На противоположной стороне узкой Моховой стояли любопытствующие и глядели на знаменитое, столь знакомое всем здание университета. Оно стояло одинокое, почти вымершее. У ворот и в подъездах чернели полицейские шинели. Юркие субчики с отсутствующим выражением на лицах слонялись вдоль университетской ограды. Когда кто-нибудь из прохожих останавливался у ворот, они подходили и шипящим шепотом говорили: «Проходите, проходите, господин, не задерживайтесь...»
Внутри университета были пустынны огромные коридоры. Несколько студентов слонялись по ним, провожаемые внимательными взорами полицейских, стоящих у дверей тех редких аудиторий, где читались лекции. Но после того, как студенты, собравшись кучкой у дверей аудитории, встретили свистками выходящего Лейста, исчезли из университета и эти немногие... Но Эрнст Карлович Лейст, ах, Лейст — он не сдавался, нет! Каждый день, провожаемый двумя полицейскими, он быстро проходил по коридору от профессорской до Большой аудитории, выделенной для лекций профессора метеорологии. Навстречу Лейсту дружно подымалась вся аудитория. В этой сплоченности, впрочем, ничего удивительного и не было, так как аудитория состояла всего из одного студента. Лейст подымался на кафедру, оправлял сюртук, нервно потирал мокрые руки и решительно начинал: «Милостивые государи!..» Два часа городовые скучно переминались у дверей аудитории. Пост был спокойный, но уж очень скучный, тоскливый какой-то... Через два часа выходил профессор, застоявшиеся городовые весело провожали его назад в профессорскую. После этого осторожно открывалась дверь аудитории, оттуда выглядывал тот студент, которому — единственному! — доставалась вся эрудиция Лейста. В коридоре никого не было, и усердный студент быстро исчезал в университетских недрах, чтобы завтра оттуда вынырнуть и занять свое место в этой же аудитории. О таинственном поклоннике лейстовских лекций по университету ходили легенды. Одни утверждали, что студенческого у него только тужурка, а штаны, штаны — они с полицейским кантом... Другие исследователи стояли на том, что студент настоящий, но соблазненный немалой платой, получаемой от профессора за свое усердие. Впрочем, вариант этот был отвергнут, так как скупость профессора метеорологии была общеизвестна, а получать вспомоществование от ректората он не мог, ибо создать этот ректорат пока еще не удавалось...

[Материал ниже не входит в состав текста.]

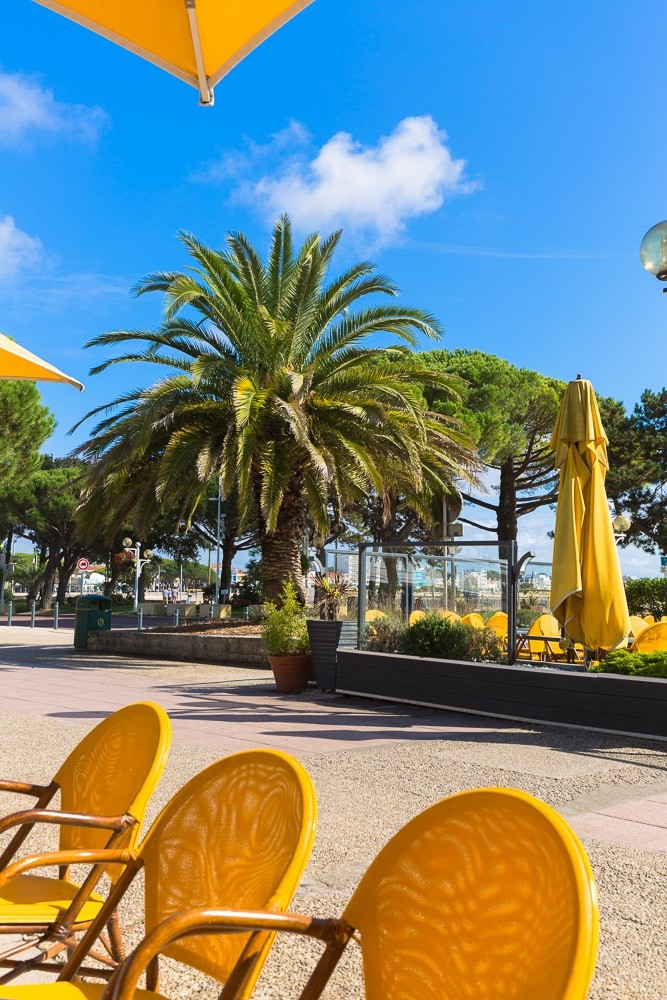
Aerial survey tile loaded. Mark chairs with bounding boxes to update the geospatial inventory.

На заседание университетского совета 4 февраля старое руководство не пришло. Стало известно, что попечитель предложил должность ректора профессору Зернову, но тот отказался, даже не пришел на заседание. По поручению попечителя заседание вел профессор граф Комаровский. Ему трудно было изображать из себя опытного политического деятеля, этакого хладнокровного спикера, успокаивающего парламентскую стихию. Уже стало известно, что делегацию, уехавшую в Петербург, Кассо отказался принять. Комаровский тихо, как бы про себя, прочитал полученный высочайший указ об увольнении профессоров Мануйлова, Мензбира и Минакова. Прочитав, он умоляюще посмотрел на почтенных профессоров: может быть, хватит, господа профессора? Для поддержания своей благородной репутации сделали всё: обратились во все инстанции, чуть ли не до монарха дошли. Ничего не вышло, ну и хватит...

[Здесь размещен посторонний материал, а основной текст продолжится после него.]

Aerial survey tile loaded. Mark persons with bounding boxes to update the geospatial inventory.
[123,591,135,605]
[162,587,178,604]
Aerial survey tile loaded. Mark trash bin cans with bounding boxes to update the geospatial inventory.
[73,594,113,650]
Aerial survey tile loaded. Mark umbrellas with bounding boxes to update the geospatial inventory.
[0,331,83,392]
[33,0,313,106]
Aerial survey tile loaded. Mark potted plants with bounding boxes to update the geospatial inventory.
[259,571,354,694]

Но бо́льшая часть господ профессоров вела себя так, как будто они были не профессорами, а студентами... Не только Климентий Аркадьевич Тимирязев, чья репутация в глазах начальства была уже давно безнадежно испорчена, но даже такие спокойные и благонамеренные люди, как знаменитый хирург Рейн, — даже они кричали с места дерзкие и непозволительные слова, просто как студенты на сходке!.. Спикера из графа Комаровского не получилось, он еле отбивался от ораторов, которые совсем не парламентски, крайне непочтительно, говорили о высоких университетских начальниках.
Так ничего и не решив, поздно за полночь профессора расходились и разъезжались по домам. Парные выезды, помесячно нанимаемые лихачи, обыкновенные ваньки выезжали из университетского двора на Большую Никитскую.

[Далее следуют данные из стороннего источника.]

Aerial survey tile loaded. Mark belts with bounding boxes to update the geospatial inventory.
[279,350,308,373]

Лебедев с Зелинским вышли на улицу и свернули в Долгоруковский переулок. Лебедев был молчалив, от вчерашнего оживления в нем ничего не осталось; на заседании он не проронил ни одного слова, хотя в его сторону Комаровский смотрел с наибольшим страхом — так хорошо была известна всем несдержанность, ну просто недопустимая грубость профессора Лебедева!.. Лебедев и на улице так же угрюмо и затаенно молчал. Они шли с Зелинским, оба высокие, статные... Как будто по команде, они вдруг остановились и обернулись назад...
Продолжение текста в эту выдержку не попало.